===== Supplied records
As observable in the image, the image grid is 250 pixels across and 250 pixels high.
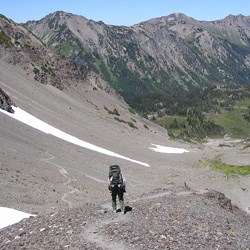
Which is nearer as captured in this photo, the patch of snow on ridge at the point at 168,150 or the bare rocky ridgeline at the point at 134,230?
the bare rocky ridgeline at the point at 134,230

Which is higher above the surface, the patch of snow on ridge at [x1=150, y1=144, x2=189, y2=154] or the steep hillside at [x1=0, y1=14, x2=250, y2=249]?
the steep hillside at [x1=0, y1=14, x2=250, y2=249]

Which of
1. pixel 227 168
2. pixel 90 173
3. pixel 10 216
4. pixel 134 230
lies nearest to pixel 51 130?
pixel 90 173

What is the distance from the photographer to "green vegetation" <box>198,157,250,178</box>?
301 ft

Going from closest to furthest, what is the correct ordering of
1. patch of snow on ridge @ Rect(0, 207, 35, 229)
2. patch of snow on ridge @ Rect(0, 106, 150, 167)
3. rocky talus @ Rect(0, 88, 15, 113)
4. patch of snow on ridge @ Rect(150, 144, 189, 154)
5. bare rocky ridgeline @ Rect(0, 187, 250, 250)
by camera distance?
bare rocky ridgeline @ Rect(0, 187, 250, 250) < patch of snow on ridge @ Rect(0, 207, 35, 229) < rocky talus @ Rect(0, 88, 15, 113) < patch of snow on ridge @ Rect(0, 106, 150, 167) < patch of snow on ridge @ Rect(150, 144, 189, 154)

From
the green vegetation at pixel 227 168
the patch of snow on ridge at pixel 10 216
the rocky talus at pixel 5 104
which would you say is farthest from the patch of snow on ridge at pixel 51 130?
the patch of snow on ridge at pixel 10 216

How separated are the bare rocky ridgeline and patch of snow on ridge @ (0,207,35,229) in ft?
12.8

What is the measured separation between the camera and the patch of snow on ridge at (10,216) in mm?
32156

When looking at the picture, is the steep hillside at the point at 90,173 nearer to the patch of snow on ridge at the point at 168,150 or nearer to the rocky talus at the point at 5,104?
the rocky talus at the point at 5,104

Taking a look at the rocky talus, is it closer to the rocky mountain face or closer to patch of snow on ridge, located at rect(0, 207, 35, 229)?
the rocky mountain face

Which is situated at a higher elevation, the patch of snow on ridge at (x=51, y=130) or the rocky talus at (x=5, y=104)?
the rocky talus at (x=5, y=104)

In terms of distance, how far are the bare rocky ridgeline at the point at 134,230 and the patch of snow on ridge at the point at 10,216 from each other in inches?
154

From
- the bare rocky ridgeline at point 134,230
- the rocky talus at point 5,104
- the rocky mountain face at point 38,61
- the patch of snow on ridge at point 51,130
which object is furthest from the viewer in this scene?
the rocky mountain face at point 38,61

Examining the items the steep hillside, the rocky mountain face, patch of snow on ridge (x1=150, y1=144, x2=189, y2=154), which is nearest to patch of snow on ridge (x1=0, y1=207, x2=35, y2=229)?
the steep hillside

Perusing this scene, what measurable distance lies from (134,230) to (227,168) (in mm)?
77236
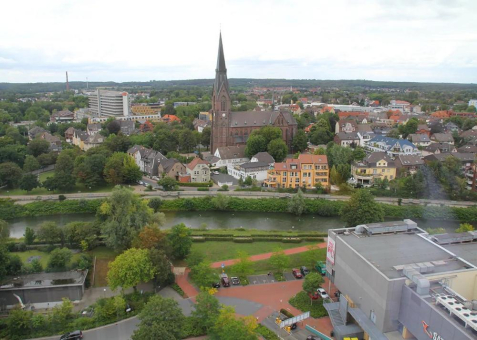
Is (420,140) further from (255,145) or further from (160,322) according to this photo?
(160,322)

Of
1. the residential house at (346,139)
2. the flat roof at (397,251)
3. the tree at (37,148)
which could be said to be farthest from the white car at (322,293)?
the tree at (37,148)

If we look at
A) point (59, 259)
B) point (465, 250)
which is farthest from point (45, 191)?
point (465, 250)

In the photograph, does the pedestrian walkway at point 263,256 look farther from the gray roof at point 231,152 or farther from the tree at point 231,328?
the gray roof at point 231,152

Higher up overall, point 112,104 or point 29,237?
point 112,104

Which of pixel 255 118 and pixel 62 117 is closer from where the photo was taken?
pixel 255 118

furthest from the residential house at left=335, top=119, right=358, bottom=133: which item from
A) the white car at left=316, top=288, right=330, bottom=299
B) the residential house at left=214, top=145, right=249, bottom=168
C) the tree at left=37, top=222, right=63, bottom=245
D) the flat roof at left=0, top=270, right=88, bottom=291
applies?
the flat roof at left=0, top=270, right=88, bottom=291

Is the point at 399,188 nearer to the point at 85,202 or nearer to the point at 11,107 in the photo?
the point at 85,202

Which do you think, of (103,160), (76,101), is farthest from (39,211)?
(76,101)
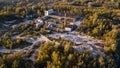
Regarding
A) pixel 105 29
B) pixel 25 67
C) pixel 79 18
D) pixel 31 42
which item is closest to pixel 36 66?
pixel 25 67

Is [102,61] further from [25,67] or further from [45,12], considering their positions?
[45,12]

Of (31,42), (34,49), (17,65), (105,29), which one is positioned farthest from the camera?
(105,29)

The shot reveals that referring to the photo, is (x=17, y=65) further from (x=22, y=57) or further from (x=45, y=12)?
(x=45, y=12)

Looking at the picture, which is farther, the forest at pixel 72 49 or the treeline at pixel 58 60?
the forest at pixel 72 49

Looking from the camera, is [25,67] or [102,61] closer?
[25,67]

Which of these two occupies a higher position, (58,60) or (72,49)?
(58,60)

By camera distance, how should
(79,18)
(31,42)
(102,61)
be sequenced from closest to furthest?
(102,61) < (31,42) < (79,18)

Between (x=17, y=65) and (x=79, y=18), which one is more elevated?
(x=17, y=65)

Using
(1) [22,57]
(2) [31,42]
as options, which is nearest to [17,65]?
(1) [22,57]

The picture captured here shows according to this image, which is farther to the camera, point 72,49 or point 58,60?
point 72,49

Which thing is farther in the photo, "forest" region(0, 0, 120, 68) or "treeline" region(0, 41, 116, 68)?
"forest" region(0, 0, 120, 68)
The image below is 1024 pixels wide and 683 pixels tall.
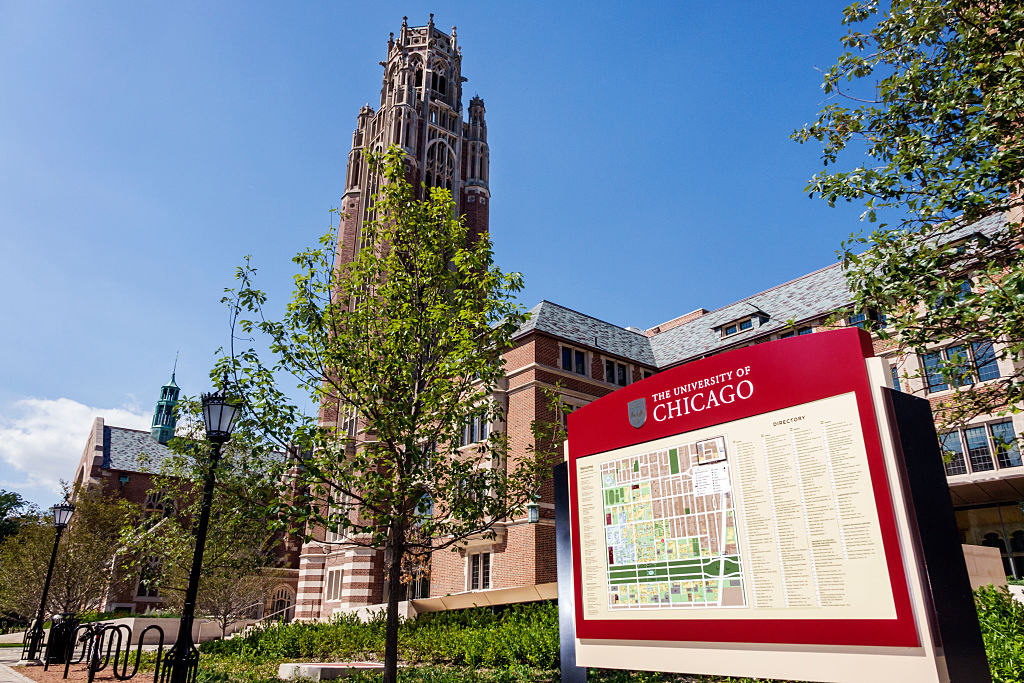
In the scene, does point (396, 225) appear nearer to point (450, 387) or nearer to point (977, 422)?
point (450, 387)

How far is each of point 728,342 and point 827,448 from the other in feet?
106

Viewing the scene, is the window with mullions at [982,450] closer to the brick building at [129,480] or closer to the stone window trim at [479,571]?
the stone window trim at [479,571]

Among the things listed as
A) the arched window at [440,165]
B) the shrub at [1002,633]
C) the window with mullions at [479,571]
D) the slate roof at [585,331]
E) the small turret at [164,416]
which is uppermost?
the arched window at [440,165]

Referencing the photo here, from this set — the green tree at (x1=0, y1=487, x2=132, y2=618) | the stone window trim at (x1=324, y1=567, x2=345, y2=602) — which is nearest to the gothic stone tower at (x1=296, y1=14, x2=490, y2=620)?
the stone window trim at (x1=324, y1=567, x2=345, y2=602)

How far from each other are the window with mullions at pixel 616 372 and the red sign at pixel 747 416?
2668 centimetres

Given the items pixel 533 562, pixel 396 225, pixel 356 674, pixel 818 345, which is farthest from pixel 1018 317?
pixel 533 562

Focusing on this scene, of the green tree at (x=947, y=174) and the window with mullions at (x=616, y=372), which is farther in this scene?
the window with mullions at (x=616, y=372)

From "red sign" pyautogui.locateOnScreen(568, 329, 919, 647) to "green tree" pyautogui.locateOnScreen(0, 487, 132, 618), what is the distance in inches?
1528

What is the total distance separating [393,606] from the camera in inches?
498

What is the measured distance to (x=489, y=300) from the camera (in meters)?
14.6

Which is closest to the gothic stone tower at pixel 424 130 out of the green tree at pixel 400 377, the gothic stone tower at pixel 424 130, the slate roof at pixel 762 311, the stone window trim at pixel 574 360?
the gothic stone tower at pixel 424 130

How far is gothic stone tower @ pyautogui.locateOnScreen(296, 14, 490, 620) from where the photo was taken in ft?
170

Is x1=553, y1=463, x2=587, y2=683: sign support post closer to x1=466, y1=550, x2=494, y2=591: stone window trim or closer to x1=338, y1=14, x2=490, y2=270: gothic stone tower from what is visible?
x1=466, y1=550, x2=494, y2=591: stone window trim

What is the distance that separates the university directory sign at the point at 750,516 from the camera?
14.8 ft
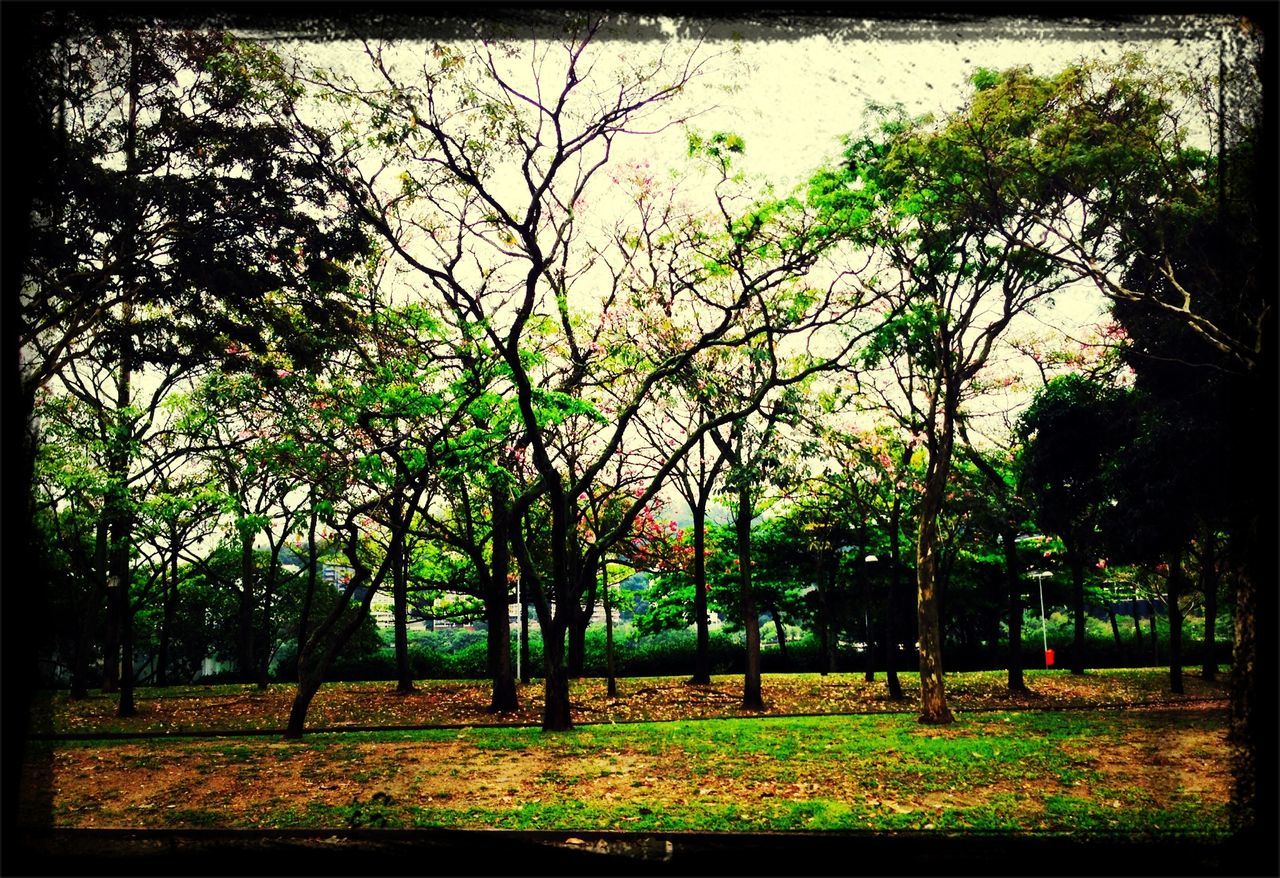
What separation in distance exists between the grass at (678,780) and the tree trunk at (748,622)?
3.43 m

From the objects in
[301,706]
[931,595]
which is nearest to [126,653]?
[301,706]

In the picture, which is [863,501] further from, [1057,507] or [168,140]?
[168,140]

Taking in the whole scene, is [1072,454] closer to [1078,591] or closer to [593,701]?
[1078,591]

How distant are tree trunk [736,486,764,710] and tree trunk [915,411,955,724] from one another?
341 cm

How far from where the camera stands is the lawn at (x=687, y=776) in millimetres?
5043

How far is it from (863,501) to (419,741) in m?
8.56

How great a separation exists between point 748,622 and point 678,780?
6.71 metres

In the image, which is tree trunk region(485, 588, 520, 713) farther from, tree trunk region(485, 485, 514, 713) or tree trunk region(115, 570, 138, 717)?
tree trunk region(115, 570, 138, 717)

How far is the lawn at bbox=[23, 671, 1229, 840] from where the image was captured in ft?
16.5

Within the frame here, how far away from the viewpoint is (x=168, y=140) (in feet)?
18.6

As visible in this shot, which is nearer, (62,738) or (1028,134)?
(1028,134)

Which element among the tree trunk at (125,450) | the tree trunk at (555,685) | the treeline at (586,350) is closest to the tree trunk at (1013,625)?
the treeline at (586,350)

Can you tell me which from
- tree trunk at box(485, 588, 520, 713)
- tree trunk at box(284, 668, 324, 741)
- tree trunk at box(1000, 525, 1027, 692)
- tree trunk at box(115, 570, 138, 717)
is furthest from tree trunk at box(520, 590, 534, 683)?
tree trunk at box(1000, 525, 1027, 692)

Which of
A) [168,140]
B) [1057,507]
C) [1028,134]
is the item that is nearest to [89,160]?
[168,140]
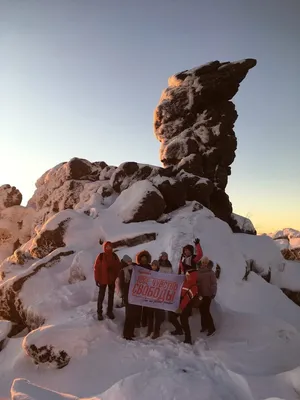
==========
§ What you are asked to do: Count the lines in the entries above that contain the word "white", treating case as significant, and give only the number.

§ Exercise response: 2